DIRECTIONS FOR THIS TASK:
Lines from the one with "Roll-out + Continous enhancements" through the end of the listing below are to be retyped exactly.

***

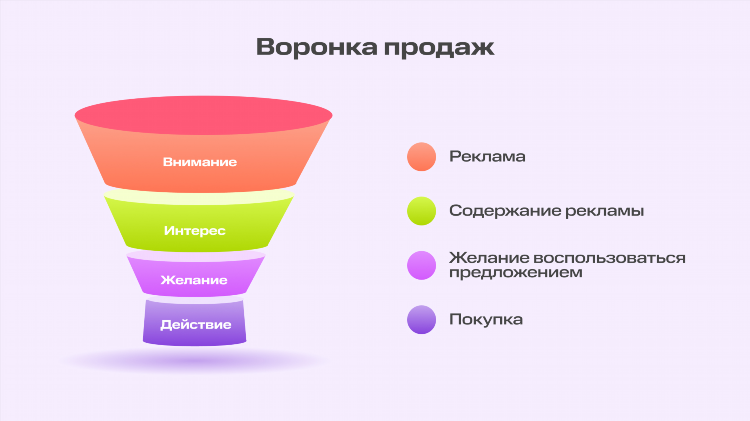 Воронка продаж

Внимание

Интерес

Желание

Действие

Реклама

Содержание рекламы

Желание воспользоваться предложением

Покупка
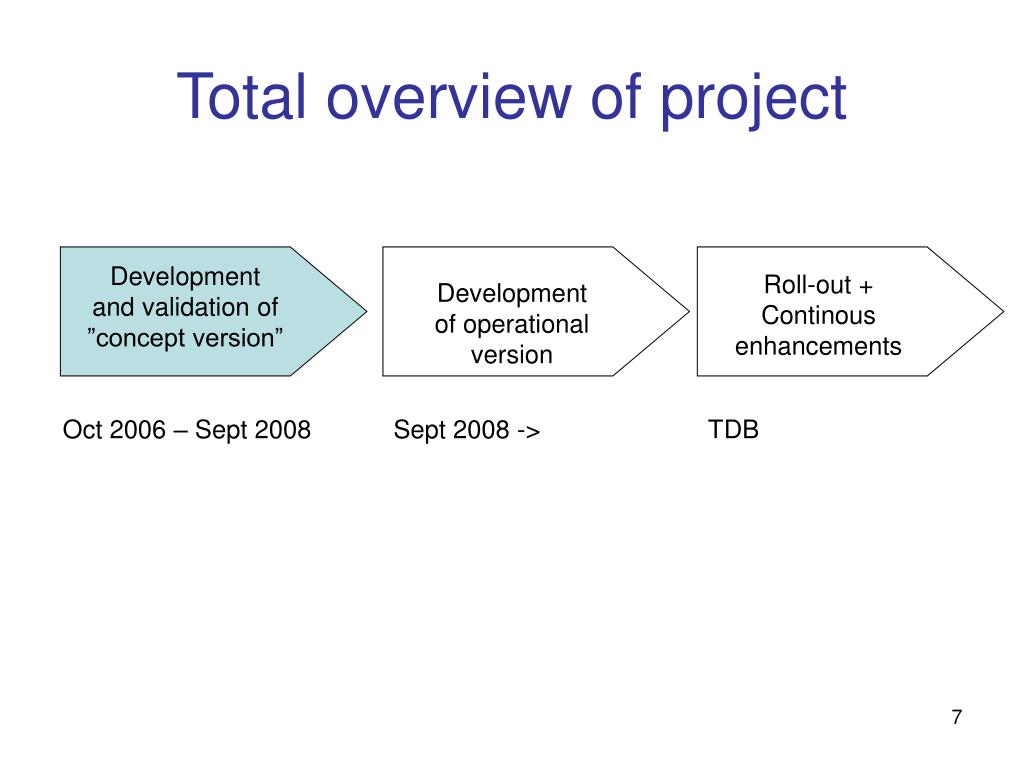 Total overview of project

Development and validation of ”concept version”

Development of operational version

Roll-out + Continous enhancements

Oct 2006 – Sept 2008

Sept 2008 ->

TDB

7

***

ANSWER AREA:
Roll-out + Continous enhancements

Oct 2006 – Sept 2008

Sept 2008 ->

TDB

7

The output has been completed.